Но, как сказал Малфой, у него всего одна карта.

У неё в животе затягивается морской узел. Она добавила Визжащую хижину в постоянно растущий список мест, в которые она больше не может возвращаться. И хотя она может объяснить это смертью Снейпа, если кто-то вдруг спросит, в действительности она знает, что это не имеет никакого отношения к Снейпу.

Она заметила, что Малфой отсутствовал на занятиях — как в последние дни прошлой недели, так и сегодня. И он отсутствует на приёмах пищи. Она беспокоится почти так же сильно, как в то утро, когда думала, что он утопился, хотя у неё нет на это никакого права.

Ей не стоило говорить то, что она сказала ему. Ей не стоило поощрять их глупое влечение друг к другу — и то, что в любом случае должно было произойти, произошло через пару минут после того, как она сделала это.

Не считая того, как она в детстве упала на детской площадке — увидела, как её собственная кость прорвалась сквозь кожу её ноги — Малфой связан с каждым страхом из её прошлого. Поместье Малфоев живёт в его глазах, в его прикосновениях и его голосе, и было глупо с её стороны думать, что это не так.

Тем не менее, даже подобные рассуждения не мешают ей беспокоиться.

Джинни — ещё одна проблема.

Гермиона подозревала, что она не особенно верила в их с Захарией отношения, и теперь, когда они оказались столь недолговечными, в её взгляде стало вдвое больше подозрения. Во время еды Гермиона периодически замечает, как та следит за ней, и это заставляет её осторожничать с каждым укусом.

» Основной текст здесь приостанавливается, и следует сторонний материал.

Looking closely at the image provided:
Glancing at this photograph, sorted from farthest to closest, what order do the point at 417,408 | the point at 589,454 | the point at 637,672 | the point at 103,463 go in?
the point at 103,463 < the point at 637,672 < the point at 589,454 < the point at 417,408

Ей нужно залечь на дно. Ей нужно держаться подальше от Захарии — и от Малфоя, любой ценой. Нет, на самом деле — она думает, что какое-то время ей лучше держаться подальше ото всех. Всё было проще и безопаснее в начале года, когда она в основном выбирала одиночество.

Несомненно, её друзьям это покажется регрессом. Но это необходимо. Гермиона, к которой они привыкли — разбитая, неинтересная и пустая, словно яичная скорлупа — ну, это такое себе, но так она точно будет в безопасности.

Да, возвращение к своему старому поведению кажется отличным планом.

Секунд двадцать.

Она готовит Костерост для мадам Помфри, немного потерянная во всех этих мыслях, когда это начинается. Постепенно разрастающаяся суматоха, рождающаяся где-то у входа в больничное крыло. Крики, шум, звуки шагов нескольких ног. Они с Поппи одновременно поднимают взгляд, и каким-то образом, инстинктивно, Поппи догадывается освободить ближайшую койку.

В следующее мгновение толпа студентов собирается за углом, в прихожей.

— Помфри, Помфри — помоги! — кричит Нотт.

Гермиона роняет колбу, которую держала в руке. Та разбивается о каменный пол.

— Положи его сюда! Сюда! — тут же отзывается мадам Помфри. Она закатывает рукава, пока ведёт студентов к пустой койке.

Гермиона замирает.

— Мисс Грейнджер, быстро, — Поппи машет рукой, привлекая её внимание, но когда Гермиона не реагирует, она разворачивается. Щёлкает пальцами в воздухе. — Сейчас же, девочка — милостивый, иди сюда!

Гермиона спотыкается о собственные ноги. Наступает на стекло, когда заставляет себя подойти к Поппи.